Public Safety ‘takes back’ unused drugs
The Department of Public Safety collected expired and unwanted prescription drugs on Saturday, Sept. 25, outside their office in University Plaza.
As part of the first ever National Prescription Drug Take-Back Day, law enforcement agencies across the nation joined forces in offering people a safe, no questions asked, opportunity to properly dispose of their prescription drugs and over the counter medication.
According to http://www.artakeback.org/ Arkansas has ranked in the top ten among states with the highest rates of non-medical use of pain relievers by 12-20-year-olds since the studies began in 2002.
Detective Sharon Bowles of the Department of Public Safety was the head of the event at UALR. Assisting in the collection was Kevin Booth, a DPS auxiliary officer and a Drug Endangered Children Specialist with the University of Arkansas’s Criminal Justice Institute.
In reference to the statistics behind the abuse of prescription drugs, Booth said, “Local agencies don’t report all of the information…if you check four different websites you’ll get four different sets of statistics.” This occurs due to a lack of training on the subject, he said.
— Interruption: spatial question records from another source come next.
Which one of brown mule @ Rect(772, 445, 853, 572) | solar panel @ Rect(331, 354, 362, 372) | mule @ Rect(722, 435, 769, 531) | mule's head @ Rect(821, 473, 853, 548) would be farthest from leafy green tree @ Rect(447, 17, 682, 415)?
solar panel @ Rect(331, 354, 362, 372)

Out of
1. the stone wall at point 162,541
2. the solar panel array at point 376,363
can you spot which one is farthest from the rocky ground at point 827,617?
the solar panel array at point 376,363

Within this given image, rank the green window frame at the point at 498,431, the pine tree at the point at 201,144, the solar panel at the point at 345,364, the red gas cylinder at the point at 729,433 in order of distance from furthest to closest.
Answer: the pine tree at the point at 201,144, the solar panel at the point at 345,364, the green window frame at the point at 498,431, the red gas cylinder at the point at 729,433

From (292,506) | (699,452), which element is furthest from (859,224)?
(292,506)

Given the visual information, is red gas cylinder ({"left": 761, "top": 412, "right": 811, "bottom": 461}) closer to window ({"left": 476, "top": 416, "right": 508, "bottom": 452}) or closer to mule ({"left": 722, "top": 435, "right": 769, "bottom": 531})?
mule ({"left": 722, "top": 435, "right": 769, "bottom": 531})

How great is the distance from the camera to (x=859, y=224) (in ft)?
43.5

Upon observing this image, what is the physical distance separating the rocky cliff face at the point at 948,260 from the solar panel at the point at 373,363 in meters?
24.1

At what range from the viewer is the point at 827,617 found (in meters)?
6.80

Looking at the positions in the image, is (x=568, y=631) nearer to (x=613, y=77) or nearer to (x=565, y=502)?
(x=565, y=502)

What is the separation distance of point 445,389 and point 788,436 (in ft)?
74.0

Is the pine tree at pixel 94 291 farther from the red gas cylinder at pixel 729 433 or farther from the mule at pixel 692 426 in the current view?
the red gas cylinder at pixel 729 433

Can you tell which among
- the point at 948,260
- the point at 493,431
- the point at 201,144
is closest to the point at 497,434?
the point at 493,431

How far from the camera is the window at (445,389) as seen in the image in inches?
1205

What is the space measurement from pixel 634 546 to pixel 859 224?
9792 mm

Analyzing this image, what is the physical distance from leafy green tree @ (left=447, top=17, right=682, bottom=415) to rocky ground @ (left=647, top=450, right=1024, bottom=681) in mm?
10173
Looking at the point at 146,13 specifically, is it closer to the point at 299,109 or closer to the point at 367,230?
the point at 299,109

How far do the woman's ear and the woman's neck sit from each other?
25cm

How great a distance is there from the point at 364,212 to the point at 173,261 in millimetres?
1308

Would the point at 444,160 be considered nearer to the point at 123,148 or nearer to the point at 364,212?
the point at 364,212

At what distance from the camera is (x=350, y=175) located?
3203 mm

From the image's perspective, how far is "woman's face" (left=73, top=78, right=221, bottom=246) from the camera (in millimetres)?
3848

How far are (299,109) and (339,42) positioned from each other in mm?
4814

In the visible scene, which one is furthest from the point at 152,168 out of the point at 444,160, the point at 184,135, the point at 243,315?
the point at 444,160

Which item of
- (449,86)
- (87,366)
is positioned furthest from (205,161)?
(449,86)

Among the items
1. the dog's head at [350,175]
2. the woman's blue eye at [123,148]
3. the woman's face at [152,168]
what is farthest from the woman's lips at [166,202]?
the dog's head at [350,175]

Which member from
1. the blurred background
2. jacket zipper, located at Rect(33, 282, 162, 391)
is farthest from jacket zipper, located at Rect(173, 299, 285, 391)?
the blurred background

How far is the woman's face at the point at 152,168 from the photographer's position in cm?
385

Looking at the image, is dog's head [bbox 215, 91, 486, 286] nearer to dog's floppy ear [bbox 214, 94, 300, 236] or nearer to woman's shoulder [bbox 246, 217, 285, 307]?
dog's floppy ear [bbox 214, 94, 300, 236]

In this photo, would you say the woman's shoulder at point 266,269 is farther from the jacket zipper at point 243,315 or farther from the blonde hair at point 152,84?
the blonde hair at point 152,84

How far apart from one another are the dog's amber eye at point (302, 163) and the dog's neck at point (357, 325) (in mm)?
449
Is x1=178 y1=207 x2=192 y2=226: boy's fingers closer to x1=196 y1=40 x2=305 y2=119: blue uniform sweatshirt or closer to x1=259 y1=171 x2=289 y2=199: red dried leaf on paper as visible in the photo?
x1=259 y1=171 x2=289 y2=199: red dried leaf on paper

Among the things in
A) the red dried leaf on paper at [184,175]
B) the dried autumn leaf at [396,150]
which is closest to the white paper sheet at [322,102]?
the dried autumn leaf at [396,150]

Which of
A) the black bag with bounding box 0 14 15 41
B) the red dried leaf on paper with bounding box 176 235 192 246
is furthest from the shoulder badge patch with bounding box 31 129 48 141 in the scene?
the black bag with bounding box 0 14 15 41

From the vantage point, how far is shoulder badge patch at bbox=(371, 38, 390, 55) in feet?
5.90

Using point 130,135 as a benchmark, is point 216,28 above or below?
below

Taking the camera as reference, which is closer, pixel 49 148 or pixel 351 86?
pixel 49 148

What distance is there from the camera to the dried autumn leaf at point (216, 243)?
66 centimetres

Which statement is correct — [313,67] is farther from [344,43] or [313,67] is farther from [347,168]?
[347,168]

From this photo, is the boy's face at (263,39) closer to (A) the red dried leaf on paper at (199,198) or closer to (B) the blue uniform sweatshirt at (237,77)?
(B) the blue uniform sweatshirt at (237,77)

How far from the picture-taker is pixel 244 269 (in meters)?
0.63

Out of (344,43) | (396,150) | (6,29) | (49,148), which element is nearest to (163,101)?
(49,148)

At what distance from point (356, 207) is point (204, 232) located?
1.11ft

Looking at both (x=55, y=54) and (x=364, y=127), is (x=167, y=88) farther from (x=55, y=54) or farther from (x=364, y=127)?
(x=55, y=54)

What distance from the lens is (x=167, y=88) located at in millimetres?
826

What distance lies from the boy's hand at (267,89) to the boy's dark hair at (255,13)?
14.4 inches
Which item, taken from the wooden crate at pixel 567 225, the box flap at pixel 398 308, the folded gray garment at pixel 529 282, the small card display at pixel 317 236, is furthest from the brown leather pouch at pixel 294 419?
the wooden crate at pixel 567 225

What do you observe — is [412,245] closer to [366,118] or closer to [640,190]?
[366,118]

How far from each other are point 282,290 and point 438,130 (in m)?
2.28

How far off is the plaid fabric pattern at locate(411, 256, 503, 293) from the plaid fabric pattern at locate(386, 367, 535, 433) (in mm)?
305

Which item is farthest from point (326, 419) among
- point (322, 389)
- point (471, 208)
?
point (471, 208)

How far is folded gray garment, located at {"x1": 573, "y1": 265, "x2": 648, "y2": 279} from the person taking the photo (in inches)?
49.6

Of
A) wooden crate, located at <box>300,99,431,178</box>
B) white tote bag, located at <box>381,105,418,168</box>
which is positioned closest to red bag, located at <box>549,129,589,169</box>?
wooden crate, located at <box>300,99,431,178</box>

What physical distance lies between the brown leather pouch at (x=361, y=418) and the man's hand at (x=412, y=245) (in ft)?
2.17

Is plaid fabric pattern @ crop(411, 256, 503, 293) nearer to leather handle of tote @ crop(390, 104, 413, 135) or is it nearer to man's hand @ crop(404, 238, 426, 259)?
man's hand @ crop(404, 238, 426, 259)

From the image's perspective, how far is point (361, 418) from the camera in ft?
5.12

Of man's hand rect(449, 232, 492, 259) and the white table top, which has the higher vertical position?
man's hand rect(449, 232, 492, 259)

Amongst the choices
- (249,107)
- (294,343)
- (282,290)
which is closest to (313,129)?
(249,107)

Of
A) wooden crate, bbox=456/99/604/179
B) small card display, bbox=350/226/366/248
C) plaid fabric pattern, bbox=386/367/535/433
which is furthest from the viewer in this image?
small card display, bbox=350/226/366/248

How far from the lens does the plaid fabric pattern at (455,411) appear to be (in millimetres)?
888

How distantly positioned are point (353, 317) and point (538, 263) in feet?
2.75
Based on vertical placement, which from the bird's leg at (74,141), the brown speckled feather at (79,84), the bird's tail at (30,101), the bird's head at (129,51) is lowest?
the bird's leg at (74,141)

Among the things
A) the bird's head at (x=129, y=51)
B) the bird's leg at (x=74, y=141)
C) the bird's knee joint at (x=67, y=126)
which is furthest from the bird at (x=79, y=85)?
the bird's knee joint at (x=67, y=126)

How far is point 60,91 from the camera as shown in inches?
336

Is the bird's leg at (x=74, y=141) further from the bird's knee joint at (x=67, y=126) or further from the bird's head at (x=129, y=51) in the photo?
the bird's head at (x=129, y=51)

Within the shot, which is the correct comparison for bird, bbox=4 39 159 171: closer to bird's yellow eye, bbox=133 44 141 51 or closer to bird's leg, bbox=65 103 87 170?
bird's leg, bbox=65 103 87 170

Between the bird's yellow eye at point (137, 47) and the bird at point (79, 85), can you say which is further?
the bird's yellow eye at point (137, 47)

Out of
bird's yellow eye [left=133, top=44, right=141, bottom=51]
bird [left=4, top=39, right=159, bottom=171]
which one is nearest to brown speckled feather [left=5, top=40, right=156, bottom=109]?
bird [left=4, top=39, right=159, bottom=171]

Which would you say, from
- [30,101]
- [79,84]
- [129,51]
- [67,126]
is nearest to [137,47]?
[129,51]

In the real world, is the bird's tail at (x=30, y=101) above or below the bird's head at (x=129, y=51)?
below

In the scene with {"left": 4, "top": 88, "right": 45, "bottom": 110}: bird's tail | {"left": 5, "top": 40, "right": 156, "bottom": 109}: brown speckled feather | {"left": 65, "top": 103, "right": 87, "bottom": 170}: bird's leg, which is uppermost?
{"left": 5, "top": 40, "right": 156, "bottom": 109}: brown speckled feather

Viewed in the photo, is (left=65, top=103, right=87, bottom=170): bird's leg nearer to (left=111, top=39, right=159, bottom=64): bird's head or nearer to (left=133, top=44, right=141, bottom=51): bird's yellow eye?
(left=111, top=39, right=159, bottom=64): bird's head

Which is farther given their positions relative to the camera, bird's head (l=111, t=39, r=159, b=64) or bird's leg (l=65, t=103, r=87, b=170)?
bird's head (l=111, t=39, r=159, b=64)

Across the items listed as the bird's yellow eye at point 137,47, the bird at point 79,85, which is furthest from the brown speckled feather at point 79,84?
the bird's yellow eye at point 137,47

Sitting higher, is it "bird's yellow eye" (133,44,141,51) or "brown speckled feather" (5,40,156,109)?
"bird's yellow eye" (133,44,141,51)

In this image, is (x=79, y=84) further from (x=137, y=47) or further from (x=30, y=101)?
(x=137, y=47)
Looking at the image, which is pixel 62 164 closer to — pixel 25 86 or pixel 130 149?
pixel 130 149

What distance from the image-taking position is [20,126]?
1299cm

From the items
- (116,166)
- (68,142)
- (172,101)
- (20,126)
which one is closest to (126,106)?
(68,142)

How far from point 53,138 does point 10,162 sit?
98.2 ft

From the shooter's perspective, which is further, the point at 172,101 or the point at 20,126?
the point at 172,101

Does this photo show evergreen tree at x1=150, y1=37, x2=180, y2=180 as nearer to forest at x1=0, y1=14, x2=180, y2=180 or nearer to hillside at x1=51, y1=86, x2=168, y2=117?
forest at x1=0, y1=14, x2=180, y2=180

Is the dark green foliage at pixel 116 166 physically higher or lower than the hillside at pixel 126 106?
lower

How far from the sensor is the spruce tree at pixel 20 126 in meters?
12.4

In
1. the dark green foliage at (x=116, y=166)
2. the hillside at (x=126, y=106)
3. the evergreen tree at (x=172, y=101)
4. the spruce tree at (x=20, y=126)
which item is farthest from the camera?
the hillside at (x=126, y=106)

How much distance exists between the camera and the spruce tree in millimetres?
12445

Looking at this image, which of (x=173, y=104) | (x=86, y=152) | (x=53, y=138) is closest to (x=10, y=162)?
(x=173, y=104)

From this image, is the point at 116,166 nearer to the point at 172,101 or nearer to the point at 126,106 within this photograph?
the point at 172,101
“It is important to get these drugs off the street. Kids can be killed. I’ve known of instances where kids put all sorts of pills into a bowl and just have a party,” Booth said.
For those who were not able to make it to a location on Saturday, agencies advise waiting until another take-back event like this. “Police departments must receive permission from the Drug Enforcement Agency before being allowed to collect drugs like this,” Booth said.
If there is a need to get rid of medicine before then, Booth advised, “Mix up the pills in a bag with coffee grounds, grease or something of that nature that will make the medicine unusable.”
The Arkansas National Guard traveled throughout the state on Saturday afternoon to collect the medicine from take-back locations.
Bowles told The Forum that the final weight of pills collected was 9.8 lbs. “That is a lot of medicine,” she said. “I think it was a good turnout and I think each year we will get more as people learn about this location.” Bowles also mentioned hearing on the news that Benton Police have a permanent drop box for year-round disposal. Pulaski County Sherriff’s Department plans to get one as well.
Students were also involved in the event. Three resident assistants from East Hall, a part of the UALR student housing complex, assisted the officers.
“I thought this was a good idea because there are a lot of expired narcotics out there that potentially become dangerous or fall into the wrong hands,” said Joseph Amundson, who is a sophomore professional and technical writing major.